Simulations of flow induced ordering in viscoelastic fluids
Promotion date: December 7.
Promotor: Prof. Wim Briels
Assistant promotor: Dr. ir. Wouter den Otter
Depending on the characteristics of the liquid, dispersion of colloids are observed to align in the direction of the flow forming string-like structures. Moreover, mixtures of bi-dispersed colloids also segregate by size. The colloidal structures remain stable only during the application of flow. This behavior is only found in some complex fluids, and the mechanism driving the colloids to the aligned configuration was not previously elucidated. This phenomenon has been subject of study for many years, due to its importance in many technological applications, as for example in the food and cosmetics industry.
In this thesis, coarse grained simulations are used to investigate the flow behavior of spherical colloids dispersed in shear-thinning viscoelastic fluids. The simulations are performed with the Responsive Particle Dynamics (RaPiD) method, developed in our group. We show that the method can simulate a large variety of complex fluids, by tuning only a few parameters. With the simulations we are able to obtain new insights and a better understanding of the colloids alignment. Besides that, colloid migration in confined systems was also investigated.
Was there a special moment during your thesis work that you recall very well?

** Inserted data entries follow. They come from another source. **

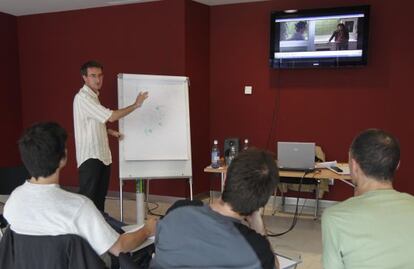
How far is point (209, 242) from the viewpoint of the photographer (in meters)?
1.29

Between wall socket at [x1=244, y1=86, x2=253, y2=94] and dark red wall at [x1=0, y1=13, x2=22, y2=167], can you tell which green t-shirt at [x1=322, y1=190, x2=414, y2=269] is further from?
dark red wall at [x1=0, y1=13, x2=22, y2=167]

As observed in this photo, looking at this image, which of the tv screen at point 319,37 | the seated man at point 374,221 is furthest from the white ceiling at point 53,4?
the seated man at point 374,221

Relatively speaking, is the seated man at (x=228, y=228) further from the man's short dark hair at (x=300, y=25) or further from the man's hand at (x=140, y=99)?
the man's short dark hair at (x=300, y=25)

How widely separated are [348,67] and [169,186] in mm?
2564

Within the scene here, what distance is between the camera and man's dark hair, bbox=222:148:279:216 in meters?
1.35

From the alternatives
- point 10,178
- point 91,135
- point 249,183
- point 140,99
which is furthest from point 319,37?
point 249,183

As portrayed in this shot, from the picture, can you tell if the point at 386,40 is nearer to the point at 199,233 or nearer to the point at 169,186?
the point at 169,186

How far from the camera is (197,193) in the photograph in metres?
5.31

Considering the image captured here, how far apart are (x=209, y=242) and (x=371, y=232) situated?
1.78 ft

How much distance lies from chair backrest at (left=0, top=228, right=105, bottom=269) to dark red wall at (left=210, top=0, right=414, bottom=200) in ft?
12.6

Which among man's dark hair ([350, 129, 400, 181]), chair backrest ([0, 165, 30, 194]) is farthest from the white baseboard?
man's dark hair ([350, 129, 400, 181])

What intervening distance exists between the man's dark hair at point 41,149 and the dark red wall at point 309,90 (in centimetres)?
380

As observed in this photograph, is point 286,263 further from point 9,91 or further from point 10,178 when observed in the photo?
point 9,91

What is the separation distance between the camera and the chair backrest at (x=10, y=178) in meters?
3.25
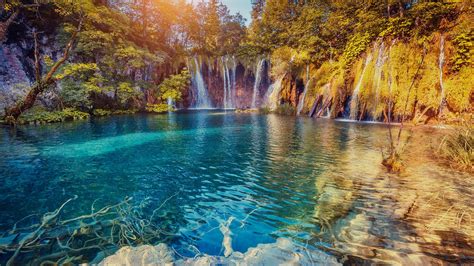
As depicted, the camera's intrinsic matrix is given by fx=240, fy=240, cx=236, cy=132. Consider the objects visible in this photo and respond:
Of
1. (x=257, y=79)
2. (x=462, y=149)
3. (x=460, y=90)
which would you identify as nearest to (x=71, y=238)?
(x=462, y=149)

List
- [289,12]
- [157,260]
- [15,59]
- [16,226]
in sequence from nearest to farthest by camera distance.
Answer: [157,260]
[16,226]
[15,59]
[289,12]

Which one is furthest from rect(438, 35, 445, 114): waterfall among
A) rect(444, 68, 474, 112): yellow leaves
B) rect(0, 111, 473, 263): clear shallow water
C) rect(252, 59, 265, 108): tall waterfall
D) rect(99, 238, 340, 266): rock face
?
rect(252, 59, 265, 108): tall waterfall

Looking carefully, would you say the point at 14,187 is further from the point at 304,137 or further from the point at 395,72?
the point at 395,72

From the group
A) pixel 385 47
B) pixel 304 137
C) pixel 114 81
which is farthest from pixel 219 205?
pixel 114 81

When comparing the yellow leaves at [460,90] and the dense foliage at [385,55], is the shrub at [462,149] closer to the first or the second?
the dense foliage at [385,55]

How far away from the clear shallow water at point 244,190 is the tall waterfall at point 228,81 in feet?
93.2

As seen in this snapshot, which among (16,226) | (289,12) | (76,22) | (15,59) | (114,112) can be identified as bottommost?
(16,226)

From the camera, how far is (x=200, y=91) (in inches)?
1419

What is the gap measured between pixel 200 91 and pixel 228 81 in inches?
183

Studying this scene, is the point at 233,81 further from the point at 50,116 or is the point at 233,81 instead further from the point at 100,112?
the point at 50,116

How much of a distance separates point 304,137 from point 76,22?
24.1 m

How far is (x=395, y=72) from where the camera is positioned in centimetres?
1672

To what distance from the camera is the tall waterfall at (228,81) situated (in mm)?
36688

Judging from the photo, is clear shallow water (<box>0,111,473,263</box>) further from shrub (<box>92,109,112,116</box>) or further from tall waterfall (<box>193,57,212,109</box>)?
tall waterfall (<box>193,57,212,109</box>)
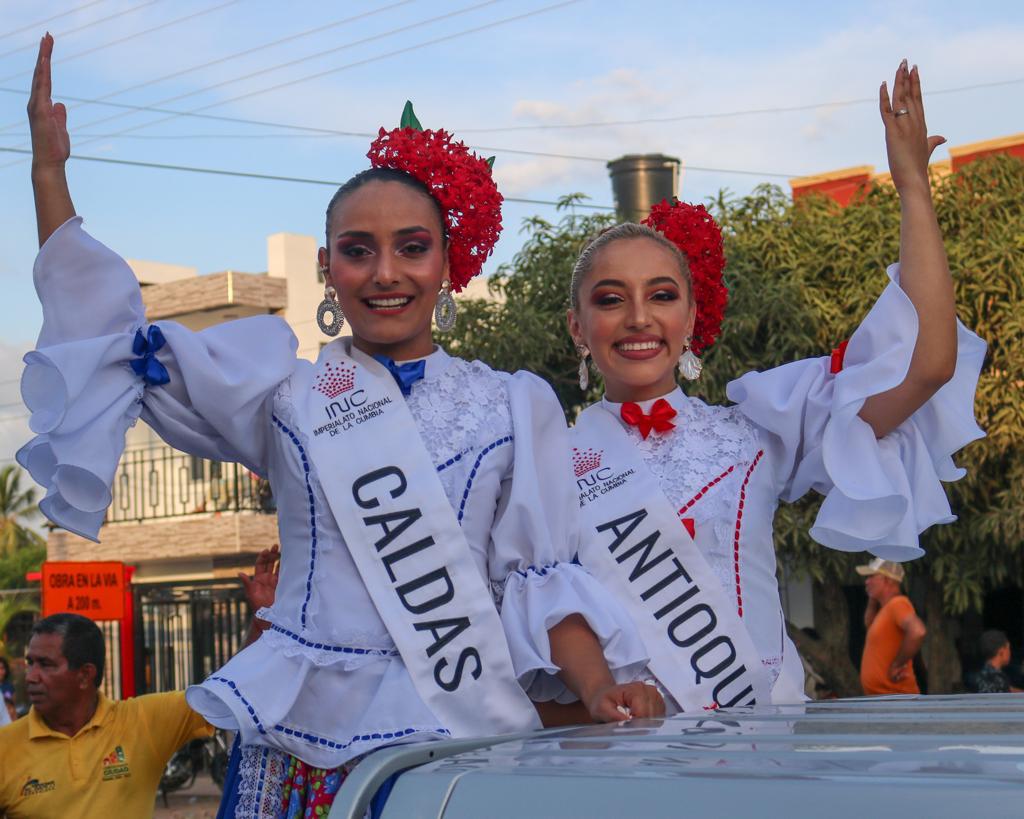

Building a computational simulation model, identifying and controlling the parameters for describing these complex fluids, is a long term project. To notice that in our simulations we saw the same things predicted by experiments, was very rewarding. Step by step we could validate the models we developed and could coherently describe the special phenomena occurring here.
Simulation models can guide experimentalists a great deal, I believe, in this type of research. Some industrial applications are at stake here, for example to help control processes in food industry and in cosmetics in which the adding of small particles in complex fluids is a major topic.
Did you manage to submit some nice papers?
Two papers were published, in the Journal of Chemical Physics. Two articles are in preparation now, for different magazines. Also I was a speaker on the International Conference on Rheology, in Portugal last summer.
In what way did you grow yourself, as a scientist and researcher, during these four years?
Now I am much more confident to carry out a research project independently and apply modern scientific methods to complex phenomena like these. Communication is a key factor, I believe. As I was working on the computational simulations, especially the contacts to experimentalists were decisive. The results should lead to reasonable experiments that are able to shed a new light on the phenomena. These could lead to a true development of research in this field. Especially the nice contacts to the colleagues of the Catholic University Leuven were of significance here.
What are your future plans?
I am planning to stay one more year here, working in a post-doc position to further develop my research skills in a related project. At some point I would like to return to Brazil and perhaps start working at one of the renowned universities or institutes Brazil has to offer, favourably at a department of physics or chemistry at the University of São Paulo as they possess one of the best universities in Latin America.
What, in your opinion, is important for Mesa+ to stay successful in future?
Mesa+ is a well-known institute all over the world, as I experienced quite often so. The facilities are great. Of course human resources are equally important, no matter if professors, technicians, post-docs and PhD-students are meant. In Brazil a lot of good students are there - I am sure of - who are willing to travel abroad and join the great research projects here in Holland. Also the Brazilian government is financially supporting the talented students to go and broaden their knowledge and skills abroad. Mesa+ could be successful in advertising for talent in Brazil.